Cumbria House is a municipal building in the Botchergate area of Carlisle, England. It is used by Cumberland Council.

==History==
Throughout much of the 20th century, the administration of Cumberland County Council had been carried out from the Courts in Carlisle. After amalgamation with Westmorland County Council in 1974, Cumbria County Council continued to use these facilities as well as a series of Victorian houses on Portland Square, Brunswick Street and Alfred Street North in Carlisle together with Lonsdale House in Lower Gaol Yard in Carlisle. In the early 21st century, as a cost-saving measure, council leaders decided to co-locate all council activities in a single building: the site they selected had been occupied by a former retail unit which had been converted for residential use (107-109 Botchergate) and a medical treatment centre (113-117 Botchergate).
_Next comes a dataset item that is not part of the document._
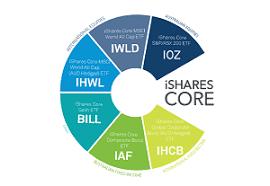 Ishares Core Model Portfolios Blackrock
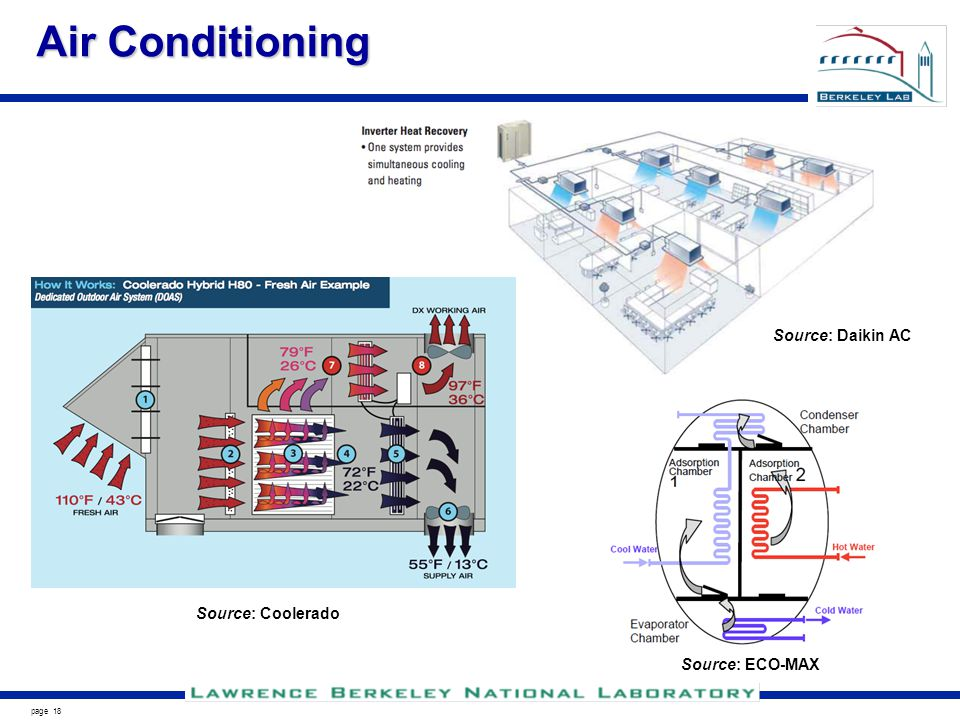 page 18 Air Conditioning Source: Coolerado Source: Daikin AC Source: ECO-MAX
The new building, which was designed by architects, AHR, and built by Eric Wright Construction, was completed in December 2016. The design for the steel framed building involved a wide glass and steel main frontage facing Botchergate with the right hand section projected forward. The footprint of the building, with the left hand section set back, was designed to create a forecourt in which people could safely protest without being at risk from road traffic.

The new offices were built to accommodate some 700 staff and to act as a catalyst for urban regeneration in the Botchergate area. Although the administrative offices of the County Council were at Cumbria House in Botchergate, formal meetings of the Council continued to be held at the County Offices in Kendal. In July 2019, the environmental movement, Extinction Rebellion, held a demonstration in the forecourt outside the building. In September 2022, it was decided that Cumbria House would become the new headquarters for Cumberland Council.